3.6 Bim is a downstream target of miR-24

To investigate the mechanism by which miR-24 enhances tissue repair, we used the bioinformatics tool TargetScan to identify its putative targets. One potential target was Bim, which is a key gene in apoptosis.21, 30, 31, 37 We also used the bioinformatics tool RNA22 to confirm this potential target, and the analysis revealed that Bim ΔG = –19.70 kcal/mol (Figure 7A).

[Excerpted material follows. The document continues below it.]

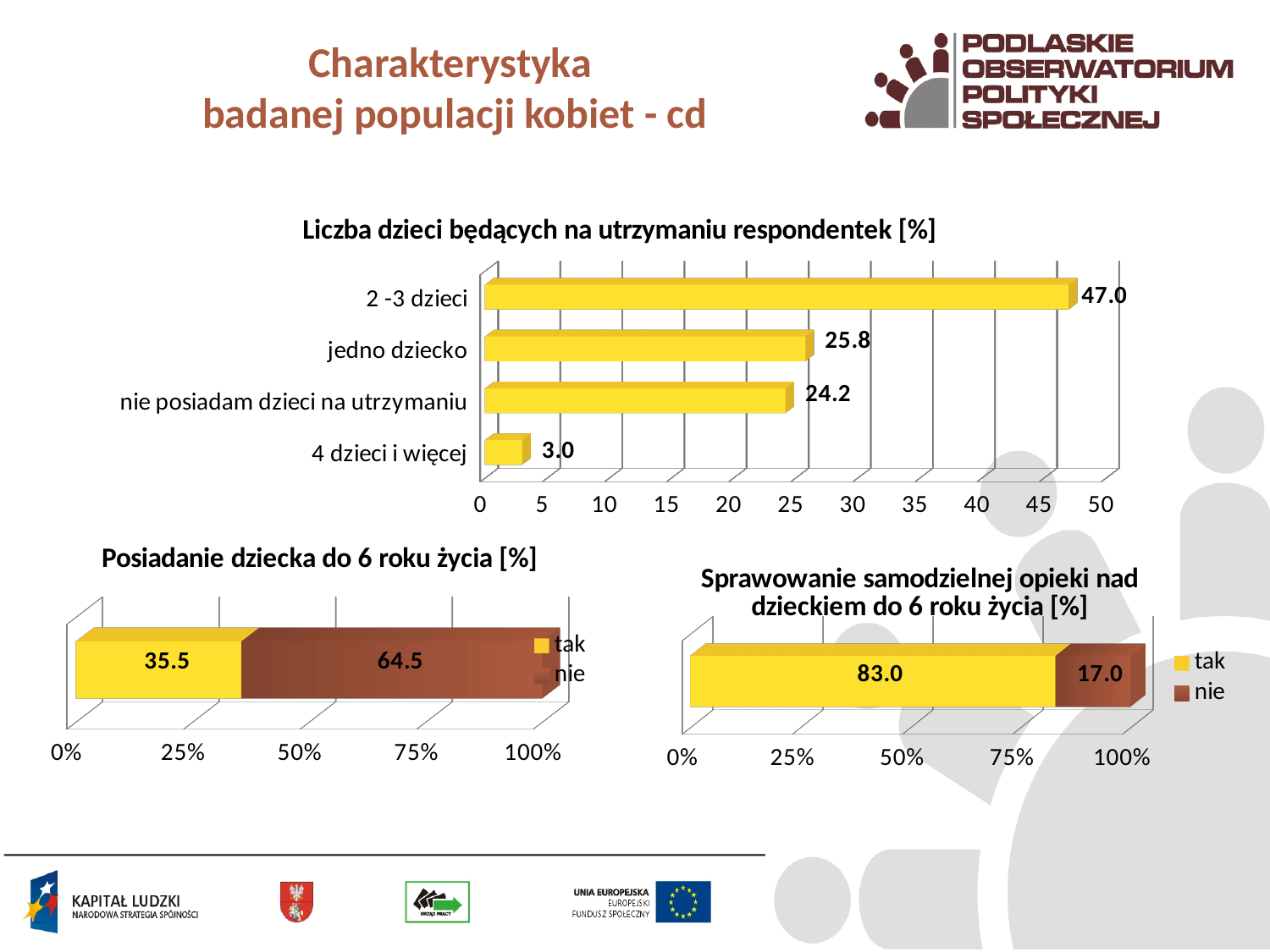
What kind of chart is 'Liczba dzieci będących na utrzymaniu respondentek [%]'? bar chart In the chart 'Liczba dzieci będących na utrzymaniu respondentek [%]', which category has the lowest value? 4 dzieci i więcej In the chart 'Liczba dzieci będących na utrzymaniu respondentek [%]', what is the difference between 'jedno dziecko' and 'nie posiadam dzieci na utrzymaniu'? 1.6 In the chart 'Posiadanie dziecka do 6 roku życia [%]', which is larger, 'tak' or 'nie'? nie In the chart 'Posiadanie dziecka do 6 roku życia [%]', what is the value for 'nie'? 64.5 In the chart 'Sprawowanie samodzielnej opieki nad dzieckiem do 6 roku życia [%]', what is the value for 'tak'? 83.0 How many series does the legend of the chart 'Sprawowanie samodzielnej opieki nad dzieckiem do 6 roku życia [%]' list? 2 In the chart 'Liczba dzieci będących na utrzymaniu respondentek [%]', which category has the highest value? 2 -3 dzieci In the chart 'Liczba dzieci będących na utrzymaniu respondentek [%]', how many categories are shown? 4 In the chart 'Posiadanie dziecka do 6 roku życia [%]', what colour is the 'tak' segment? yellow In the chart 'Sprawowanie samodzielnej opieki nad dzieckiem do 6 roku życia [%]', what is the difference between 'tak' and 'nie'? 66.0 In the chart 'Liczba dzieci będących na utrzymaniu respondentek [%]', what is the value for '2 -3 dzieci'? 47.0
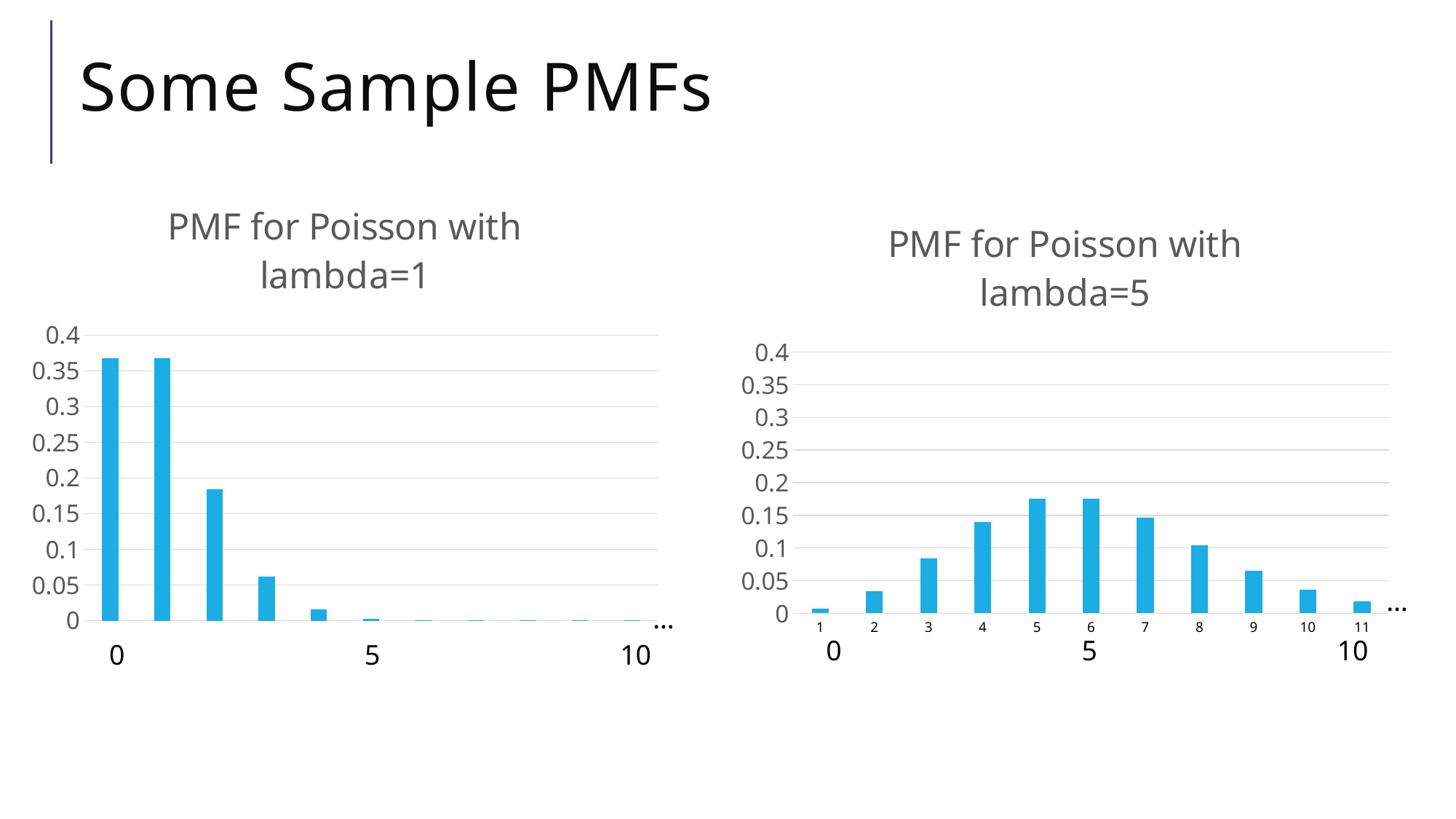
In the 'PMF for Poisson with lambda=5' chart, is the value of the bar labelled 11 greater or less than 0.05? less What is the title of the chart on the right of the slide? PMF for Poisson with lambda=5 In the 'PMF for Poisson with lambda=1' chart, which is larger, the value at x = 2 or the value at x = 3? x = 2 In the 'PMF for Poisson with lambda=1' chart, do the values rise or fall as x increases? fall In the 'PMF for Poisson with lambda=5' chart, which is larger, the bar labelled 4 or the bar labelled 9? the bar labelled 4 In the 'PMF for Poisson with lambda=1' chart, is the value at x = 4 greater or less than 0.05? less In the 'PMF for Poisson with lambda=1' chart, is the value at x = 0 greater or less than 0.3? greater How many bars are plotted in the 'PMF for Poisson with lambda=5' chart? 11 What kind of chart is the 'PMF for Poisson with lambda=1' chart? bar chart In the 'PMF for Poisson with lambda=5' chart, which bar is the lowest? the bar labelled 1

To determine whether miR-24 regulates Bim transcription, we transfected 293T cells with a plasmid expressing luciferase driven by the 3’untranslated region (UTR) of Bim, or a control plasmid expressing luciferase driven Bim 3' UTR mut. Luciferase assays revealed that Bim transcriptional activity decreased significantly in the presence of the miR-24 mimic (Figure 7B) (P < .01). Moreover, we added the miR-24 inhibitor or mimic to a C2C12 myoblast cell line. Western blot analysis revealed that the expression of Bim was increased in the presence of the inhibitor (P < .01) but decreased in the presence of the mimic (P < .05) (Figure 7C). The inhibitor blocked the anti-apoptotic effect of B2M^-UMSC exosomes (P < .05) (Figure 7D). Western blot analysis revealed that the expression of Bim in the ischaemic gastrocnemius muscles was increased in the presence of the miR-24 inhibitor (P < .01) but decreased in the presence of the miR-24 mimic (P < .05) (Figure 7E). These data confirmed that Bim, a pro-apoptotic gene, is a direct target of miR-24. Our data indicate that miR-24 promotes cell survival by suppressing Bim, and the miR-24/Bim pathway is essential in mediating the beneficial effect of the exosomes.